Brief:
Set all the material down again unchanged, without the pictures.

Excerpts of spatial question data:

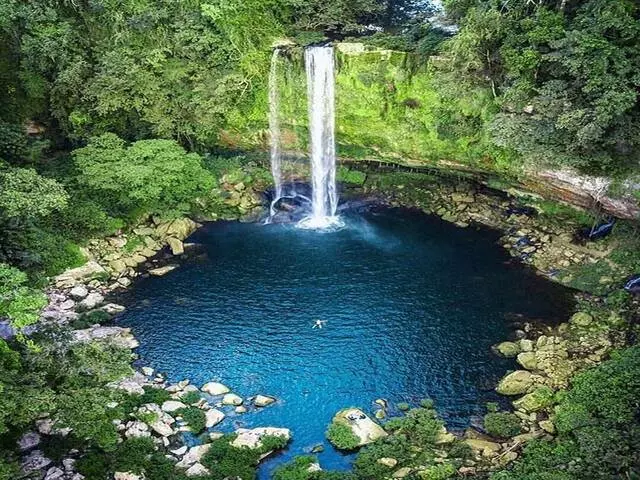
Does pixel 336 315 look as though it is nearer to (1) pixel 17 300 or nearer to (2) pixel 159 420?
(2) pixel 159 420

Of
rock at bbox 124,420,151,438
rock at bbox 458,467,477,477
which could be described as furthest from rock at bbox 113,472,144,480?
rock at bbox 458,467,477,477

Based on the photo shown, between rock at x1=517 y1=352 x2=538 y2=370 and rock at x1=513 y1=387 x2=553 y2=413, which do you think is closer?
rock at x1=513 y1=387 x2=553 y2=413

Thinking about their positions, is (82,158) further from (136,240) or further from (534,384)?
(534,384)

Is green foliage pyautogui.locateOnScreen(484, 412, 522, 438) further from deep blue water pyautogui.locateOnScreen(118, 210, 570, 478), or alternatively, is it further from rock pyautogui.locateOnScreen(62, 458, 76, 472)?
rock pyautogui.locateOnScreen(62, 458, 76, 472)

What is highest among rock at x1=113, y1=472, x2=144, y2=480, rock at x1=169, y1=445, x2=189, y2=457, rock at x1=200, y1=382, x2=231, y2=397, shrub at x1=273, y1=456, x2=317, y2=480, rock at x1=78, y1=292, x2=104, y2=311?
rock at x1=78, y1=292, x2=104, y2=311

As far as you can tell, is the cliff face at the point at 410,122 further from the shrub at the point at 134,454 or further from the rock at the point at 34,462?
the rock at the point at 34,462

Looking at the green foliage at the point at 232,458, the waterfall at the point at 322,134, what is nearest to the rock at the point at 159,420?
the green foliage at the point at 232,458

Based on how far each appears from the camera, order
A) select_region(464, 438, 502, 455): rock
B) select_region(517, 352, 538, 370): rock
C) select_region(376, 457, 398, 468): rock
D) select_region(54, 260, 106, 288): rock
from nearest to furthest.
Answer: select_region(376, 457, 398, 468): rock, select_region(464, 438, 502, 455): rock, select_region(517, 352, 538, 370): rock, select_region(54, 260, 106, 288): rock

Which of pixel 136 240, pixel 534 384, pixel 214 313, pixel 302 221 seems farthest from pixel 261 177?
pixel 534 384
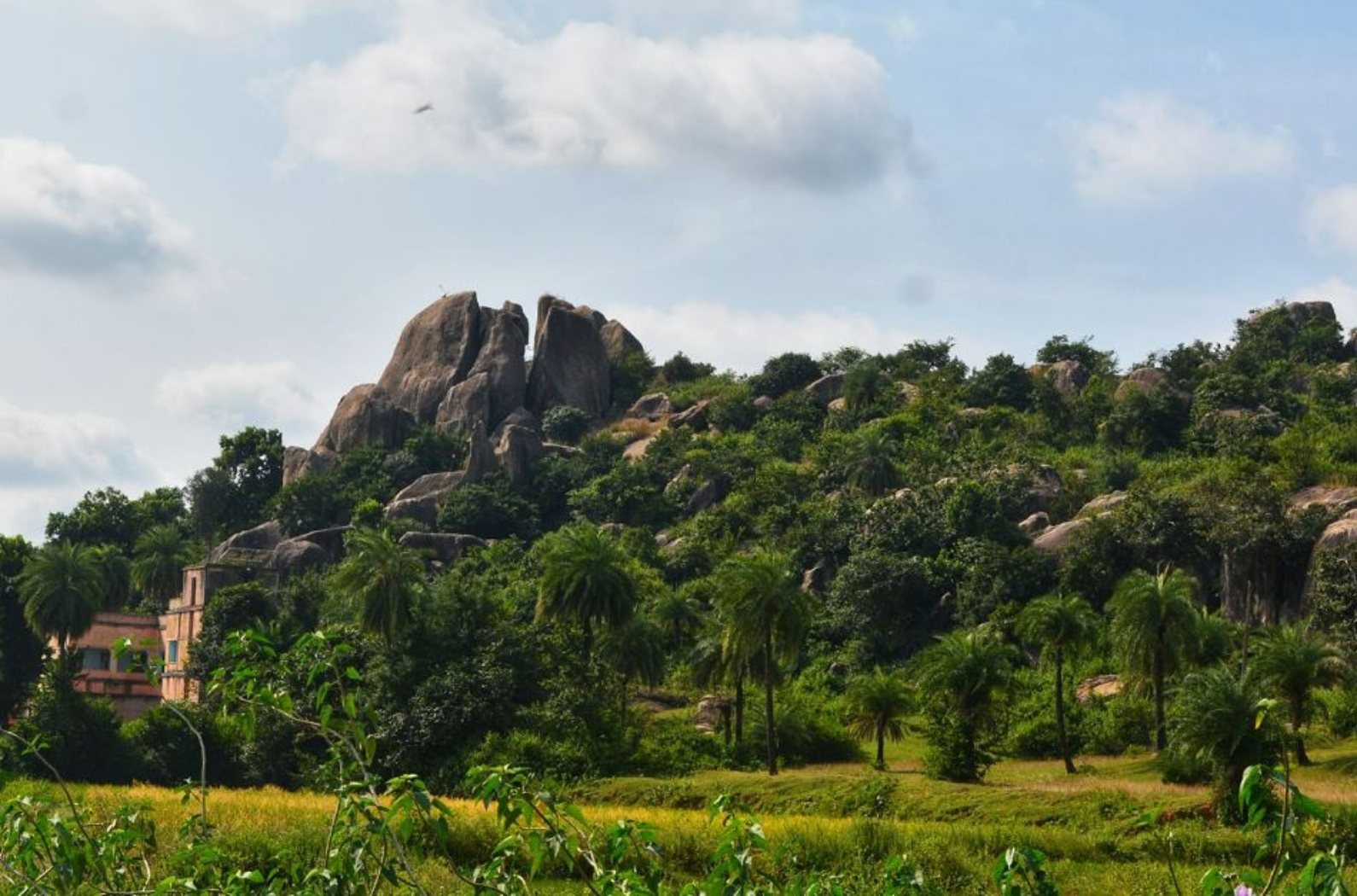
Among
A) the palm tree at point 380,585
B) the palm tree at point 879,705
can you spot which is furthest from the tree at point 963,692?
the palm tree at point 380,585

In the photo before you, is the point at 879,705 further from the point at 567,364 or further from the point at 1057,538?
the point at 567,364

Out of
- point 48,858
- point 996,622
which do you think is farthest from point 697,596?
point 48,858

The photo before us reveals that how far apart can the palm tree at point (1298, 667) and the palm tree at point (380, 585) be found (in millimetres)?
31998

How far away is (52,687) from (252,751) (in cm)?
1068

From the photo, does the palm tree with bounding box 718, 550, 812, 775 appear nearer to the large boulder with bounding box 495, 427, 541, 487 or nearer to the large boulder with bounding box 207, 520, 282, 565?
the large boulder with bounding box 207, 520, 282, 565

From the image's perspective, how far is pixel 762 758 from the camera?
58656 mm

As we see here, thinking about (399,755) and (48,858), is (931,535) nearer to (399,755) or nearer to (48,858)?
(399,755)

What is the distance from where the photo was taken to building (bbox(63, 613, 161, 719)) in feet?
237

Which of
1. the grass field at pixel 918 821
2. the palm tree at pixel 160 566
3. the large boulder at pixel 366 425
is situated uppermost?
the large boulder at pixel 366 425

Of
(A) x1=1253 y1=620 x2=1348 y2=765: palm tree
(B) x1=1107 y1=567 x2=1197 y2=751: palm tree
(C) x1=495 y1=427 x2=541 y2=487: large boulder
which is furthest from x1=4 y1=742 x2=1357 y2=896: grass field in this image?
(C) x1=495 y1=427 x2=541 y2=487: large boulder

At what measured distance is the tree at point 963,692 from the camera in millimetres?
49594

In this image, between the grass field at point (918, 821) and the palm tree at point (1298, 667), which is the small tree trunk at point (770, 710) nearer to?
the grass field at point (918, 821)

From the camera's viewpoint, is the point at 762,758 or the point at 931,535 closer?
the point at 762,758

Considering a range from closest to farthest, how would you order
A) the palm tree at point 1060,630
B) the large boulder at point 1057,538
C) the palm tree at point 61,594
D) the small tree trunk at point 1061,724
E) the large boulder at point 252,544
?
the small tree trunk at point 1061,724, the palm tree at point 1060,630, the palm tree at point 61,594, the large boulder at point 1057,538, the large boulder at point 252,544
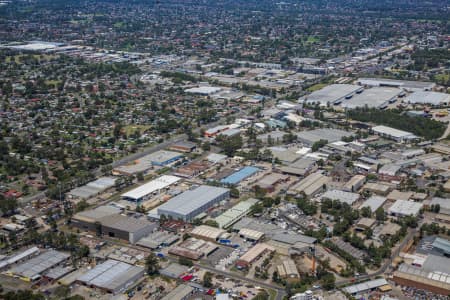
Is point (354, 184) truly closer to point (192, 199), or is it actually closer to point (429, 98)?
point (192, 199)

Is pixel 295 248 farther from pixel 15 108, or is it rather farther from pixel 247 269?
pixel 15 108

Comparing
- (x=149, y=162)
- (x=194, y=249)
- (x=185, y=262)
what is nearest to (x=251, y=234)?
(x=194, y=249)

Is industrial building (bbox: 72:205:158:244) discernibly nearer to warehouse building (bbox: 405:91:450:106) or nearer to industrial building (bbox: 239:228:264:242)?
industrial building (bbox: 239:228:264:242)

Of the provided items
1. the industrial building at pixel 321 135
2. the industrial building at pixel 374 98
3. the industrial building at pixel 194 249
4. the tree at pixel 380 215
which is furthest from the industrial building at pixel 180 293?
the industrial building at pixel 374 98

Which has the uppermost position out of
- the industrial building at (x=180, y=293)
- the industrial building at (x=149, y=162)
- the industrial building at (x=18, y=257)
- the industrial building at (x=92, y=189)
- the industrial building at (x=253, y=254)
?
the industrial building at (x=253, y=254)

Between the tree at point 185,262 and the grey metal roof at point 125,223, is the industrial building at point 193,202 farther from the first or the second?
the tree at point 185,262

The output:
Does pixel 336 315 look as though it is nearer to (1) pixel 17 300 or nearer to (2) pixel 159 420?
(2) pixel 159 420

Of
rock at bbox 124,420,151,438
rock at bbox 458,467,477,477
which could be described as furthest from rock at bbox 113,472,144,480?
rock at bbox 458,467,477,477

Based on the photo shown, between rock at x1=517 y1=352 x2=538 y2=370 and rock at x1=513 y1=387 x2=553 y2=413, which do you think is closer?
rock at x1=513 y1=387 x2=553 y2=413

Thinking about their positions, is (82,158) further from (136,240) or further from (534,384)?
(534,384)

Is green foliage pyautogui.locateOnScreen(484, 412, 522, 438) further from deep blue water pyautogui.locateOnScreen(118, 210, 570, 478), or alternatively, is it further from rock pyautogui.locateOnScreen(62, 458, 76, 472)?
rock pyautogui.locateOnScreen(62, 458, 76, 472)

What is highest among rock at x1=113, y1=472, x2=144, y2=480, rock at x1=169, y1=445, x2=189, y2=457, rock at x1=200, y1=382, x2=231, y2=397, shrub at x1=273, y1=456, x2=317, y2=480, rock at x1=78, y1=292, x2=104, y2=311?
rock at x1=78, y1=292, x2=104, y2=311

As far as you can tell, is the cliff face at the point at 410,122 further from the shrub at the point at 134,454 or further from the rock at the point at 34,462?
the rock at the point at 34,462

Looking at the green foliage at the point at 232,458, the waterfall at the point at 322,134, what is nearest to the rock at the point at 159,420?
the green foliage at the point at 232,458

Based on how far each appears from the camera, order
A) select_region(464, 438, 502, 455): rock
B) select_region(517, 352, 538, 370): rock
C) select_region(376, 457, 398, 468): rock
D) select_region(54, 260, 106, 288): rock
from nearest to furthest.
Answer: select_region(376, 457, 398, 468): rock, select_region(464, 438, 502, 455): rock, select_region(517, 352, 538, 370): rock, select_region(54, 260, 106, 288): rock

Which of pixel 136 240, pixel 534 384, pixel 214 313, pixel 302 221 seems farthest from pixel 261 177?
pixel 534 384
Among
A) the palm tree at point 380,585
B) the palm tree at point 879,705
can you spot which is furthest from the tree at point 963,692?
the palm tree at point 380,585

In the photo before you, is the point at 879,705 further from the point at 567,364 or further from the point at 1057,538?
the point at 567,364

Out of
- point 48,858
- point 996,622
which do you think is farthest from point 697,596?
point 48,858

The photo before us reveals that how far apart can the palm tree at point (1298, 667) and the palm tree at point (380, 585) be found (in millimetres)?
31998

How far away is (52,687) from (252,751) (in cm)?
1068

From the photo, does the palm tree with bounding box 718, 550, 812, 775 appear nearer to the large boulder with bounding box 495, 427, 541, 487 or nearer to the large boulder with bounding box 207, 520, 282, 565?
the large boulder with bounding box 207, 520, 282, 565

From the image's perspective, how far is pixel 762 758 from the camera?
58656 mm

As we see here, thinking about (399,755) and (48,858), is (931,535) nearer to (399,755) or nearer to (48,858)?
(399,755)

What is the distance from where the photo was taken to building (bbox(63, 613, 161, 719)) in feet?
237

Which of
1. the grass field at pixel 918 821
2. the palm tree at pixel 160 566
3. the large boulder at pixel 366 425
is situated uppermost?
the large boulder at pixel 366 425

Of
(A) x1=1253 y1=620 x2=1348 y2=765: palm tree
(B) x1=1107 y1=567 x2=1197 y2=751: palm tree
(C) x1=495 y1=427 x2=541 y2=487: large boulder
which is furthest from x1=4 y1=742 x2=1357 y2=896: grass field in this image?
(C) x1=495 y1=427 x2=541 y2=487: large boulder

At what measured distance is the tree at point 963,692 from the camera in millimetres?
49594

In this image, between the grass field at point (918, 821) and the palm tree at point (1298, 667), which is the small tree trunk at point (770, 710) nearer to?
the grass field at point (918, 821)

From the camera's viewpoint, is the point at 762,758 or the point at 931,535 closer?
the point at 762,758

Considering a range from closest to farthest, how would you order
A) the palm tree at point 1060,630
B) the large boulder at point 1057,538
C) the palm tree at point 61,594
D) the small tree trunk at point 1061,724
E) the large boulder at point 252,544
?
the small tree trunk at point 1061,724, the palm tree at point 1060,630, the palm tree at point 61,594, the large boulder at point 1057,538, the large boulder at point 252,544
Is point (354, 184) truly closer to point (192, 199), or is it actually closer to point (429, 98)?
point (192, 199)

Is pixel 295 248 farther from pixel 15 108, or is it rather farther from pixel 247 269?
pixel 15 108

Comparing
- (x=149, y=162)
- (x=194, y=249)
- (x=185, y=262)
what is nearest to (x=251, y=234)?
(x=194, y=249)

Is industrial building (bbox: 72:205:158:244) discernibly nearer to warehouse building (bbox: 405:91:450:106) or nearer to industrial building (bbox: 239:228:264:242)?
industrial building (bbox: 239:228:264:242)

Of the provided items
1. the industrial building at pixel 321 135
2. the industrial building at pixel 374 98
3. the industrial building at pixel 194 249
4. the tree at pixel 380 215
which is furthest from the industrial building at pixel 180 293?
the industrial building at pixel 374 98

Which has the uppermost position out of
- the industrial building at (x=180, y=293)
- the industrial building at (x=149, y=162)
- the industrial building at (x=18, y=257)
- the industrial building at (x=92, y=189)
- the industrial building at (x=253, y=254)
?
the industrial building at (x=253, y=254)

Between the tree at point 185,262 and the grey metal roof at point 125,223, is the industrial building at point 193,202 farther from the first or the second?
the tree at point 185,262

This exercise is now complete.